*WHAT YOU HAVE TO DO*
Which lines in the records below contain the word "grassy"? Return each of those lines in full.

** Begin **

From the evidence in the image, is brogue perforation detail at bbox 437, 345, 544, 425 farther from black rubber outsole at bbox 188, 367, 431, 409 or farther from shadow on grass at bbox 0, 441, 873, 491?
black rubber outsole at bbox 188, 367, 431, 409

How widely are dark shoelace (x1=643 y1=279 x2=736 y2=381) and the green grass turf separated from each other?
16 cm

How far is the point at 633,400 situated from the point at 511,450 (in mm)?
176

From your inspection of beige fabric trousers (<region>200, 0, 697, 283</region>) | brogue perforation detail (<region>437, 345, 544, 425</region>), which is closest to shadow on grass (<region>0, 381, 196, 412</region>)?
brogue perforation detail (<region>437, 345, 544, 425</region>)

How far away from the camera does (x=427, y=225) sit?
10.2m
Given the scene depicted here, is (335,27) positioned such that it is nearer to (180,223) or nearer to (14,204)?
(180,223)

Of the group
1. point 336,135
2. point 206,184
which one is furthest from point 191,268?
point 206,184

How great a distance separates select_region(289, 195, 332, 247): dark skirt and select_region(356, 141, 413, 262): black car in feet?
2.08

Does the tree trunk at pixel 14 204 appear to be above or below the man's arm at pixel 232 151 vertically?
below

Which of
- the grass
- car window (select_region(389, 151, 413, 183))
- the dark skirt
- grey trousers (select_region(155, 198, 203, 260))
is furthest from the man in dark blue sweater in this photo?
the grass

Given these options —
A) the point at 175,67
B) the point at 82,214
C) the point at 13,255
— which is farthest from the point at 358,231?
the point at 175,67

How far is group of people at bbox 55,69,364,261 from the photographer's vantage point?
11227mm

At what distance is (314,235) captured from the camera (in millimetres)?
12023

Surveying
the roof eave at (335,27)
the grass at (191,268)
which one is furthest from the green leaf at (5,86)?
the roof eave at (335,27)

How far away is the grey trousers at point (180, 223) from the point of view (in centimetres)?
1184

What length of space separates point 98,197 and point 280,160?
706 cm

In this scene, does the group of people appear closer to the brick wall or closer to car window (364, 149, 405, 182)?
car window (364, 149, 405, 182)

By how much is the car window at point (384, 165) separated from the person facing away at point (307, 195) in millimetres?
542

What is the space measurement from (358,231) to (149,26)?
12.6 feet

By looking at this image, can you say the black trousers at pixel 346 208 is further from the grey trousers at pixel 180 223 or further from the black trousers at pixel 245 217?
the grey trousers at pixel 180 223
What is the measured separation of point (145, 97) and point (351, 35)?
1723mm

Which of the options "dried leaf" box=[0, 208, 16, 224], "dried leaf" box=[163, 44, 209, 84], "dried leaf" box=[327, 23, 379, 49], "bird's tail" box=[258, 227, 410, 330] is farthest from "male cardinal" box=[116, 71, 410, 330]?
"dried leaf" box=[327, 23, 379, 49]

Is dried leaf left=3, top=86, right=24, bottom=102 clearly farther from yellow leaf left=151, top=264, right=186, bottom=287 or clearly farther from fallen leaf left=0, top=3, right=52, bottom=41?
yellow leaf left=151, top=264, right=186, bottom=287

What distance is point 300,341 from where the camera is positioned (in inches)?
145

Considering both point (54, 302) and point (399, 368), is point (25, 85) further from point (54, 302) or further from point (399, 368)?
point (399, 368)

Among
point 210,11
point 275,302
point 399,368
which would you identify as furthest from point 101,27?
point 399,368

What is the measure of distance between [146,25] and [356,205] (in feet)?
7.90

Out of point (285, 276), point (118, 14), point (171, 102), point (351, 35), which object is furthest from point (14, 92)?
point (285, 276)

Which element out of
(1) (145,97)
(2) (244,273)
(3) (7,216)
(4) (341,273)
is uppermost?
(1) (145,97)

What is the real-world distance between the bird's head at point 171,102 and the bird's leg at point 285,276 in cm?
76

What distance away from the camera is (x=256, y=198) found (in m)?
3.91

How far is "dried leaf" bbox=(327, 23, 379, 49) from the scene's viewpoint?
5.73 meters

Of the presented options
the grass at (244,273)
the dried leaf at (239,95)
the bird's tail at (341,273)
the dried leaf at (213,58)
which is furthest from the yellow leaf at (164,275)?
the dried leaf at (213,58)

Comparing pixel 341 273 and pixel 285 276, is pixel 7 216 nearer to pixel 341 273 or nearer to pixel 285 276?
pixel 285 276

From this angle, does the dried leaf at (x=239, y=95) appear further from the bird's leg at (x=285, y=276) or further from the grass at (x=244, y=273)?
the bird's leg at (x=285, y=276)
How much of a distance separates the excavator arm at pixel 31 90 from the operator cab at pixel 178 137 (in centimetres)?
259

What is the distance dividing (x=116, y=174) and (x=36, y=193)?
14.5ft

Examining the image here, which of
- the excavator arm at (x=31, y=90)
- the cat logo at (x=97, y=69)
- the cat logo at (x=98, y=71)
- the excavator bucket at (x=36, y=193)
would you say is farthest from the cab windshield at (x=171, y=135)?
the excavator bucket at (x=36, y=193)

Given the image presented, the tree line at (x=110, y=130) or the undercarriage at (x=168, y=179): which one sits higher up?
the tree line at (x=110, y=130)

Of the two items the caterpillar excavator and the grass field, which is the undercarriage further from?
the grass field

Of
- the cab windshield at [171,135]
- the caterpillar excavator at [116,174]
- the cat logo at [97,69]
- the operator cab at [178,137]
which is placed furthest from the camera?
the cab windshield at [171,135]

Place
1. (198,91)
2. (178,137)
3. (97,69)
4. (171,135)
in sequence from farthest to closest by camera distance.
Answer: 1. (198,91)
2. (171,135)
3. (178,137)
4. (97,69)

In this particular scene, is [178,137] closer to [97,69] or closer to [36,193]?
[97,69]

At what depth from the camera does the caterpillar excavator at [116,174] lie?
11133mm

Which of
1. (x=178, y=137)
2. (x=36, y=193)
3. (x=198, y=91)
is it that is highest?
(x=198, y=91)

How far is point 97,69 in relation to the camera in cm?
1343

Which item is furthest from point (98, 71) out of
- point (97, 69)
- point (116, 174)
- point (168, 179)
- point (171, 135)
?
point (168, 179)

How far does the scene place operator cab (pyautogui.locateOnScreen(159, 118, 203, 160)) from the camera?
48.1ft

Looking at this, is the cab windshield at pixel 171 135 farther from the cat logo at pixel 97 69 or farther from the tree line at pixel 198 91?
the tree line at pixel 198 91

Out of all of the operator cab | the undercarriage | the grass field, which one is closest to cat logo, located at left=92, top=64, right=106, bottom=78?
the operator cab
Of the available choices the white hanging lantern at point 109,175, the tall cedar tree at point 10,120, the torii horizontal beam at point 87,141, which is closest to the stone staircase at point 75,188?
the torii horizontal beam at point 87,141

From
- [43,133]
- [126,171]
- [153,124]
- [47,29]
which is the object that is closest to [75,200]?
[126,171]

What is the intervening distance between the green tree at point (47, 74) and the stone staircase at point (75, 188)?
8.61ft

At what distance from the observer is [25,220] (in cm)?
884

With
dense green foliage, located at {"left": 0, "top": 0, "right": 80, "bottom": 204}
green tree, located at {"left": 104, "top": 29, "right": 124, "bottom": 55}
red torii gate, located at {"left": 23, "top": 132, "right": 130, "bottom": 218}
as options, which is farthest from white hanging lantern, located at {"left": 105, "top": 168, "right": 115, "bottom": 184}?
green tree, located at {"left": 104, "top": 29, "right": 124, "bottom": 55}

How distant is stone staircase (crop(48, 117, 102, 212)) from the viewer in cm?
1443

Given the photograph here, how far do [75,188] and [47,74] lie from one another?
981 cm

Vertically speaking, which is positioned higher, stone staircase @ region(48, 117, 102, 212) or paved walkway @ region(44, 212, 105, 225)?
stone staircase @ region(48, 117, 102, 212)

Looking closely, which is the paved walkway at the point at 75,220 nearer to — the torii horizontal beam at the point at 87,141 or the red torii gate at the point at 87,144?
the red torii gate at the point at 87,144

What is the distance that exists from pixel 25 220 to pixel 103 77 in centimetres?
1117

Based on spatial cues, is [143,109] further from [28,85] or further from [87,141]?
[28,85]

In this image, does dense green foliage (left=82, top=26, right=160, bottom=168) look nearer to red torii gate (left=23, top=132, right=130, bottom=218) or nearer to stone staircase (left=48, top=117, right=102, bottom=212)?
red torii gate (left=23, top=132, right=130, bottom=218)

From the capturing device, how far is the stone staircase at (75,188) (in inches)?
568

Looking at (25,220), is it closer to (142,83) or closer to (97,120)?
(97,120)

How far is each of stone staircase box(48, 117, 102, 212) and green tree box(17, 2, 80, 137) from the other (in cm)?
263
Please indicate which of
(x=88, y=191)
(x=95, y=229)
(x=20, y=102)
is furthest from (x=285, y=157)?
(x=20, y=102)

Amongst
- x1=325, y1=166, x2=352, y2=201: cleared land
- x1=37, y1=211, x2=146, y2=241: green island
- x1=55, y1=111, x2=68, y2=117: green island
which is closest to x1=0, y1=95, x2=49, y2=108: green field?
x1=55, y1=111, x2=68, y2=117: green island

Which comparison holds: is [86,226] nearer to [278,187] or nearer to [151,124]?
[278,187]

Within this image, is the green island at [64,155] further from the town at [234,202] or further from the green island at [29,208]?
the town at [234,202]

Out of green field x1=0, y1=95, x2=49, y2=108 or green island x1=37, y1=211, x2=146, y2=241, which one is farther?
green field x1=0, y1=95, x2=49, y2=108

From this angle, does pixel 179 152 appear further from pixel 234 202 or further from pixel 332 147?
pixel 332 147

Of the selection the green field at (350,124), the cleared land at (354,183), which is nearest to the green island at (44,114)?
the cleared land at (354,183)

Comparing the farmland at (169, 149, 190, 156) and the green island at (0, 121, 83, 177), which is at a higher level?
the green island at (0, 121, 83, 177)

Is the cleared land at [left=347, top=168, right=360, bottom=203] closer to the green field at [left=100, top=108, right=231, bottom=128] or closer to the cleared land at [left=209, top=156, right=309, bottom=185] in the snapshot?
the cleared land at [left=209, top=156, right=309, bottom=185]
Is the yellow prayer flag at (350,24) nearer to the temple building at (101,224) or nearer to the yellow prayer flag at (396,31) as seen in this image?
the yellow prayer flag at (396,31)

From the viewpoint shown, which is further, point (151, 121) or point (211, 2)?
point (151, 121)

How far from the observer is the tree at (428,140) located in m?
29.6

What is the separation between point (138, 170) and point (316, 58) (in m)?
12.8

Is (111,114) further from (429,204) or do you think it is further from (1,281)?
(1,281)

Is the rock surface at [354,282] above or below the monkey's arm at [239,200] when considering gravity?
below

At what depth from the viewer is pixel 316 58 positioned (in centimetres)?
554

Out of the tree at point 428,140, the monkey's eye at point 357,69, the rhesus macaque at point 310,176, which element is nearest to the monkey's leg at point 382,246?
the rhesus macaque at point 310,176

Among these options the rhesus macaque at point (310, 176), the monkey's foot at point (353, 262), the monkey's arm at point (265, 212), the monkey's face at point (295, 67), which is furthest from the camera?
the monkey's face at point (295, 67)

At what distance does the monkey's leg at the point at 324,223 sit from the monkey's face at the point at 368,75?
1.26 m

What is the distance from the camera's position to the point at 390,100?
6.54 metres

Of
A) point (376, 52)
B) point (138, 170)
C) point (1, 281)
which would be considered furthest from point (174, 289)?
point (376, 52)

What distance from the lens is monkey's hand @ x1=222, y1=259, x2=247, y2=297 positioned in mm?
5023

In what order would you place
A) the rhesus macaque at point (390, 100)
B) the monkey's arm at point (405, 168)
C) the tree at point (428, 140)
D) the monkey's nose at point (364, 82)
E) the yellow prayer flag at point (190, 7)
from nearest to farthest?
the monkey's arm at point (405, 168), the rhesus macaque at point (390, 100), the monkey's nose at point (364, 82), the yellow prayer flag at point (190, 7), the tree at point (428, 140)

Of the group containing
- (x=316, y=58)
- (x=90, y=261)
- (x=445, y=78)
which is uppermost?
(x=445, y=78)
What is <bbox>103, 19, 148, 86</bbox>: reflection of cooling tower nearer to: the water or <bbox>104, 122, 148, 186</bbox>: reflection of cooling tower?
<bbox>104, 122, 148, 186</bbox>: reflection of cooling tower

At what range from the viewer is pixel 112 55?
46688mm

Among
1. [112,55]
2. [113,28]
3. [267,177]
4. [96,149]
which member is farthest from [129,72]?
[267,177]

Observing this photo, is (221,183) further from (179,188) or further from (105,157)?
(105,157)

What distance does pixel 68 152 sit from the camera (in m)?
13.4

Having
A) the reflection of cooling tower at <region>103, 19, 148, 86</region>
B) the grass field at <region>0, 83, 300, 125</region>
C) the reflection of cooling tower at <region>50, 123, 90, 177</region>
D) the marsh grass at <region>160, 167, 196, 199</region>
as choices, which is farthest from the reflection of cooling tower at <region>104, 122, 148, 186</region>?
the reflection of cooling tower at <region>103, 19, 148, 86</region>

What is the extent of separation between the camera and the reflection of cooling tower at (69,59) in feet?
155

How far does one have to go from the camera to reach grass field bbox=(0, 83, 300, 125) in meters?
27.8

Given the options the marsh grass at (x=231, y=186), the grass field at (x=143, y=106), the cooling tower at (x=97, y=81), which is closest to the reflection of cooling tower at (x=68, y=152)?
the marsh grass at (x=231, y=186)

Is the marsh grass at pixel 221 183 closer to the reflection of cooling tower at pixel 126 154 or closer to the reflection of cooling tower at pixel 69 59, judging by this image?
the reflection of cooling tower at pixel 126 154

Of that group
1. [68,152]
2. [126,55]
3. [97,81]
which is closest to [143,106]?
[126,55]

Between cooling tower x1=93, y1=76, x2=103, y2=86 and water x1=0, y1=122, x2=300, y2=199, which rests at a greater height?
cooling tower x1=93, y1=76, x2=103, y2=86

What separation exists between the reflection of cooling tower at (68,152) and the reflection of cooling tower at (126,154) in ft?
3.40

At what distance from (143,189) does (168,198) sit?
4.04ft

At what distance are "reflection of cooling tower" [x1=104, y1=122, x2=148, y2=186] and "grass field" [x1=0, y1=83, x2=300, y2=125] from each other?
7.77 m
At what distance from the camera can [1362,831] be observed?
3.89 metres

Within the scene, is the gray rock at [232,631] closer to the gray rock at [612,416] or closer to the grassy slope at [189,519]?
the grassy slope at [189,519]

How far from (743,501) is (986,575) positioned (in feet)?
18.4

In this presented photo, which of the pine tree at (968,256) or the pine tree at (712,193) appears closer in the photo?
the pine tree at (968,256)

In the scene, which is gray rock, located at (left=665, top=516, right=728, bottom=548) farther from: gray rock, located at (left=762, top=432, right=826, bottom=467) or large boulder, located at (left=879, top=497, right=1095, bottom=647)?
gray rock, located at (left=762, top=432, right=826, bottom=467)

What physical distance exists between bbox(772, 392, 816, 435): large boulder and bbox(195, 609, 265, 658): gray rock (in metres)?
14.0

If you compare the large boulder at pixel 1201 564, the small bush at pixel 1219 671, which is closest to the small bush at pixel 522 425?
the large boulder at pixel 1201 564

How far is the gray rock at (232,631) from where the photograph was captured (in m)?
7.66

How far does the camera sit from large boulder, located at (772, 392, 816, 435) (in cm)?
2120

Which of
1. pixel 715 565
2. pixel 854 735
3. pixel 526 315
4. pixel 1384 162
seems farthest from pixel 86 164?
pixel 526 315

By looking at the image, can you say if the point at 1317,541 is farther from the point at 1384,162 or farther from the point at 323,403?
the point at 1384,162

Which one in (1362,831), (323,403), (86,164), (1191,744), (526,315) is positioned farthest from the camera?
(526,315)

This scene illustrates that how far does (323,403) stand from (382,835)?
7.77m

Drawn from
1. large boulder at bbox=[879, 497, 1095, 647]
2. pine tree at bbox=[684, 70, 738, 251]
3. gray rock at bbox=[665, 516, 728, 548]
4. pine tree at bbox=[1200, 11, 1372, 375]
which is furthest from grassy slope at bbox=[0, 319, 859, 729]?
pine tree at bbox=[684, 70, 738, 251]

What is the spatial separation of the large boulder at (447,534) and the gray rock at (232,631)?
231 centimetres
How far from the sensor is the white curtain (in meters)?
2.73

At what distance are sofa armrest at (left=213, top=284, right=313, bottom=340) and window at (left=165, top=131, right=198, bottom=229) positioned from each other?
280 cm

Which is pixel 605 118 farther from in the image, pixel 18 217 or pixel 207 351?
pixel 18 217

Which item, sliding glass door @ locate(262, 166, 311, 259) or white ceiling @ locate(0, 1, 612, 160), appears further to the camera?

** End **

*SOLVED EXERCISE*
Within the scene, is the gray rock at [232,631] closer to the gray rock at [612,416] or closer to the grassy slope at [189,519]?
the grassy slope at [189,519]
which is furthest from grassy slope at bbox=[0, 319, 859, 729]?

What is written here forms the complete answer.